Anteriormente, tribunais federais haviam decidido que punir pessoas por dormir em propriedade pública era “cruel e incomum” e, portanto, inconstitucional. Esse cenário jurídico mudou no ano passado após uma decisão da Suprema Corte que autorizou governos a punir pessoas por dormir em parques, calçadas e outras áreas públicas.
A gestão Newsom aproveitou rapidamente a decisão da Suprema Corte, ordenando que agências estaduais começassem a remover de forma digna acampamentos de parques estaduais e viadutos de rodovias, e instando as cidades a fazerem o mesmo em jurisdições locais.
Algumas o fizeram, abordando acampamentos com diferentes graus de compaixão e agressividade.

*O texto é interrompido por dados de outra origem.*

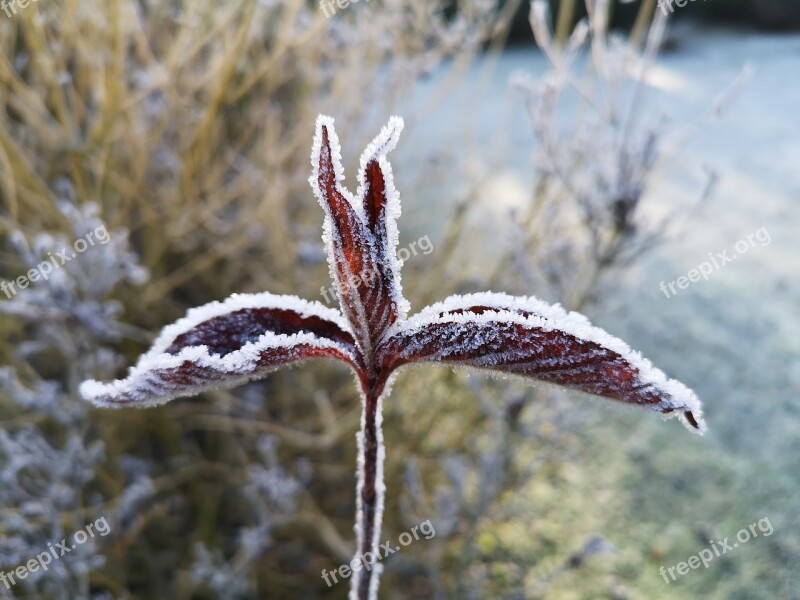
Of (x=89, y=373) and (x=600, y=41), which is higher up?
(x=600, y=41)

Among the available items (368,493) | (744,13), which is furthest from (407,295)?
(744,13)

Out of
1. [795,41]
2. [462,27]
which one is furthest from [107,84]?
[795,41]

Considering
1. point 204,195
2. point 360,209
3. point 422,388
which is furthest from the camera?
point 204,195

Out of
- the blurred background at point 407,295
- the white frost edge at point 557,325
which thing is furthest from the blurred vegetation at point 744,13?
the white frost edge at point 557,325

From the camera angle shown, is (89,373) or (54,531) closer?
(54,531)

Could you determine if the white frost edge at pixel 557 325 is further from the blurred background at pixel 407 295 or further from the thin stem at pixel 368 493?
the blurred background at pixel 407 295

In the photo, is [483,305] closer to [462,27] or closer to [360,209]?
[360,209]

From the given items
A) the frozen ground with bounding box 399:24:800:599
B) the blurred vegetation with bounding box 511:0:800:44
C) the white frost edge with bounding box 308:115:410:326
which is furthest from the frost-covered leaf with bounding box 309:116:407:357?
the blurred vegetation with bounding box 511:0:800:44
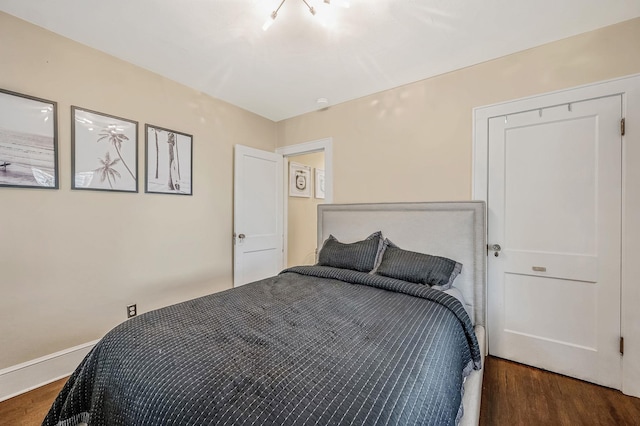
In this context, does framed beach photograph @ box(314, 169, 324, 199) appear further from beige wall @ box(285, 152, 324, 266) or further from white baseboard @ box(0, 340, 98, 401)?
white baseboard @ box(0, 340, 98, 401)

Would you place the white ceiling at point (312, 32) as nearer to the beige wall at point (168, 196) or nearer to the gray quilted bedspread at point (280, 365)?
the beige wall at point (168, 196)

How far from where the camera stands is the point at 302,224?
4352mm

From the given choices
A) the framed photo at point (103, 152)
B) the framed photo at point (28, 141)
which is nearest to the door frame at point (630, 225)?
the framed photo at point (103, 152)

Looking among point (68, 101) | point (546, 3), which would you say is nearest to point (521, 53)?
point (546, 3)

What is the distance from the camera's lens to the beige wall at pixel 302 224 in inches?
162

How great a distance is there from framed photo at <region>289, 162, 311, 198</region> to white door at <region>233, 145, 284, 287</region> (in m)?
0.47

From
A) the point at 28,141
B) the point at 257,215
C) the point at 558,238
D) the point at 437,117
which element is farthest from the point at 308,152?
the point at 558,238

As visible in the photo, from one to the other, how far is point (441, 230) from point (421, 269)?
498 millimetres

O financiamento estadual que o governador liberou junto com sua iniciativa totaliza US$ 3,3 bilhões (cerca de R$ 18,6 bilhões) em dinheiro controlado pelo estado para expandir moradia local e tratamento para pessoas sem-teto com problemas graves de saúde mental e comportamental.

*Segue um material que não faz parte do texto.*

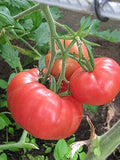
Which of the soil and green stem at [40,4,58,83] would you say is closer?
green stem at [40,4,58,83]

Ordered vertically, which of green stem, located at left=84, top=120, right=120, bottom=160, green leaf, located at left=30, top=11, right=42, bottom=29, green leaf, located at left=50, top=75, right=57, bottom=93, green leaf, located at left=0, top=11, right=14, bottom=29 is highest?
green leaf, located at left=0, top=11, right=14, bottom=29

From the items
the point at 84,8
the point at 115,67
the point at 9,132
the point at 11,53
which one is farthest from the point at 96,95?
the point at 9,132

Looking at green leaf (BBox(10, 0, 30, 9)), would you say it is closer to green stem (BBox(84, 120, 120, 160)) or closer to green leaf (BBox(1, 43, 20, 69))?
green leaf (BBox(1, 43, 20, 69))

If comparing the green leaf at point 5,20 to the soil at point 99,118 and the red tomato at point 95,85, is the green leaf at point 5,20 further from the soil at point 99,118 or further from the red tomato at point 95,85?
the soil at point 99,118

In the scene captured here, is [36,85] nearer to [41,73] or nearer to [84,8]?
[41,73]

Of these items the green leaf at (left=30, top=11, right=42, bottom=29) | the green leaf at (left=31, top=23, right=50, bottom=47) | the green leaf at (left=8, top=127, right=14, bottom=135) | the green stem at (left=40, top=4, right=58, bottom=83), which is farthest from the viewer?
the green leaf at (left=8, top=127, right=14, bottom=135)

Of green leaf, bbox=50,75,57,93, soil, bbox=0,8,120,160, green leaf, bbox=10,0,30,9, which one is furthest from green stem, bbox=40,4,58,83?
soil, bbox=0,8,120,160

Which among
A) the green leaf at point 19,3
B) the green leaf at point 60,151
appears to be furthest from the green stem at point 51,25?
the green leaf at point 60,151
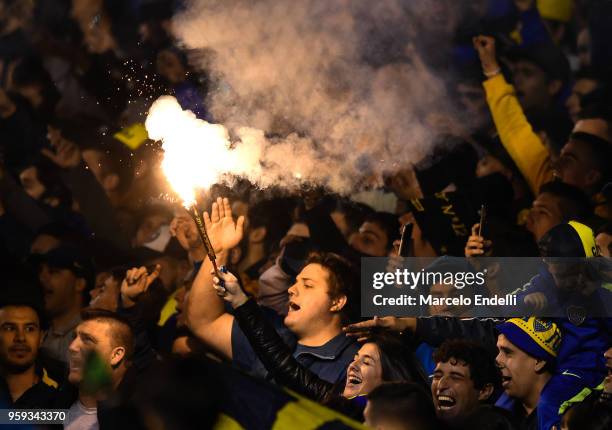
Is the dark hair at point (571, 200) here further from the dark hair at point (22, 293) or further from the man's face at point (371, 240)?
the dark hair at point (22, 293)

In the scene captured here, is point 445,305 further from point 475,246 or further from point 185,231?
point 185,231

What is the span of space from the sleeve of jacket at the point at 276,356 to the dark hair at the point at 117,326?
54 cm

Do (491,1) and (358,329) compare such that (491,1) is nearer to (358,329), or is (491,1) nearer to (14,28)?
(358,329)

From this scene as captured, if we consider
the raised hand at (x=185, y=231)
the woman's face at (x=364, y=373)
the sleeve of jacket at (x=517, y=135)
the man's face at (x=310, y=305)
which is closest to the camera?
the woman's face at (x=364, y=373)

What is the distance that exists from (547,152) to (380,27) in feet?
3.68

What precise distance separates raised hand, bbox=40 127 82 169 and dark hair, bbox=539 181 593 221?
3.05 metres

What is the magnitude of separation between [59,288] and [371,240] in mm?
1804

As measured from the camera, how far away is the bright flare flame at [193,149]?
5480 mm

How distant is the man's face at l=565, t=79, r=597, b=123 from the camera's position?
6004 millimetres

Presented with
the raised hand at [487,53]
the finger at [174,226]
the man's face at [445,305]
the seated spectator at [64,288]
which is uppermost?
the raised hand at [487,53]

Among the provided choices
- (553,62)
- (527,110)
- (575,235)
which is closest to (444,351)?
(575,235)

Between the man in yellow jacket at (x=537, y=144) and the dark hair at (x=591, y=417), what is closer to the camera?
the dark hair at (x=591, y=417)

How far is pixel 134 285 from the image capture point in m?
5.67

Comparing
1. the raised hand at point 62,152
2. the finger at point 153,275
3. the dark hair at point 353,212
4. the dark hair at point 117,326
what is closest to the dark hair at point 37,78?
the raised hand at point 62,152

“Não há mais desculpas”, disse Newsom em um comunicado que acompanha o decreto. “Líderes locais pediram recursos, entregamos o maior investimento estadual da história. Eles pediram clareza legal, os tribunais entregaram. Agora, estamos dando a eles um modelo que podem colocar em prática imediatamente, com urgência e humanidade, para resolver acampamentos e conectar pessoas a abrigos, moradia e cuidados.”

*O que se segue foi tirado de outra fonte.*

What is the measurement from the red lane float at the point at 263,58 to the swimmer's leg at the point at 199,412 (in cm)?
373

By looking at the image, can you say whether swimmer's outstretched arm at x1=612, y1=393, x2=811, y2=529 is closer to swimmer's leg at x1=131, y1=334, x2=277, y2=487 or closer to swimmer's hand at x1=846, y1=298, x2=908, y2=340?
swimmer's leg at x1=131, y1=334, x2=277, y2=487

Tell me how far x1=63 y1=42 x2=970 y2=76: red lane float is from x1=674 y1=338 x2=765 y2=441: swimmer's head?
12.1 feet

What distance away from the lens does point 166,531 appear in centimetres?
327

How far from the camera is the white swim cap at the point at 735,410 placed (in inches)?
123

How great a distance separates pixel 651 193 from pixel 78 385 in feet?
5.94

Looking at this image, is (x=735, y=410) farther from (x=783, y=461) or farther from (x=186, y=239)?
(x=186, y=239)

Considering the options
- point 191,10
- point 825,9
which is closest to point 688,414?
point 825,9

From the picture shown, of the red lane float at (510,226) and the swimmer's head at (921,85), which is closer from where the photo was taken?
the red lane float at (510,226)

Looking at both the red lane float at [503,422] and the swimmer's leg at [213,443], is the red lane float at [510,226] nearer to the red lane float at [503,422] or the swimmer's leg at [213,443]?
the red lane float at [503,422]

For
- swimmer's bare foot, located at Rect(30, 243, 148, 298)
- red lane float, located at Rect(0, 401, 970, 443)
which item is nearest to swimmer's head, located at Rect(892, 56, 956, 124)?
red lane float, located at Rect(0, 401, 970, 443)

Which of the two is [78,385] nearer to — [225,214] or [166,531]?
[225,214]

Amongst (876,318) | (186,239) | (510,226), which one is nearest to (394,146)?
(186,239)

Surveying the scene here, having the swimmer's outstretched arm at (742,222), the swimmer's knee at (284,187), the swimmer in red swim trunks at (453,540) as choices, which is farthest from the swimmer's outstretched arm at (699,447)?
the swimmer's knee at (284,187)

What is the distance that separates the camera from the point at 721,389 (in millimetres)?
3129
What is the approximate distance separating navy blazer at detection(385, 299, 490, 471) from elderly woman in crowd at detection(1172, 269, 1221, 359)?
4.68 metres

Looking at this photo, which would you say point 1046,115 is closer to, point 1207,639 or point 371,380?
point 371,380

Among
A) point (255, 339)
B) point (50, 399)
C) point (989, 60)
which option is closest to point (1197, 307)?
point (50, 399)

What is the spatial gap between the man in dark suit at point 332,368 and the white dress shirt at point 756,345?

Defensores de pessoas em situação de rua criticaram a iniciativa. “Infelizmente, Newsom e Trump estão usando o mesmo manual fracassado”, disse Jesse Rabinowitz, porta-voz do Centro Nacional de Direito para Pessoas em Situação de Rua. “Não seremos enganados por essa abordagem retrógrada, e continuaremos a pressionar por soluções reais para a situação de rua, como moradia e serviços.”
Autoridades locais mostraram-se céticas, acusando Newsom de exagerar o financiamento estadual de programas para lidar com a situação de rua.
“Mais da metade foi para habitação, não para pessoas em situação de rua”, disse Jeff Griffiths, um funcionário do Condado de Inyo que é presidente da Associação de Condados do Estado da Califórnia, sobre os estimados US$ 27 bilhões (cerca de R$ 152,5 bilhões) que a administração Newsom disse ter gastado na questão da situação de rua. “Quanto dessa habitação foi realmente construída?”, diz Griffiths.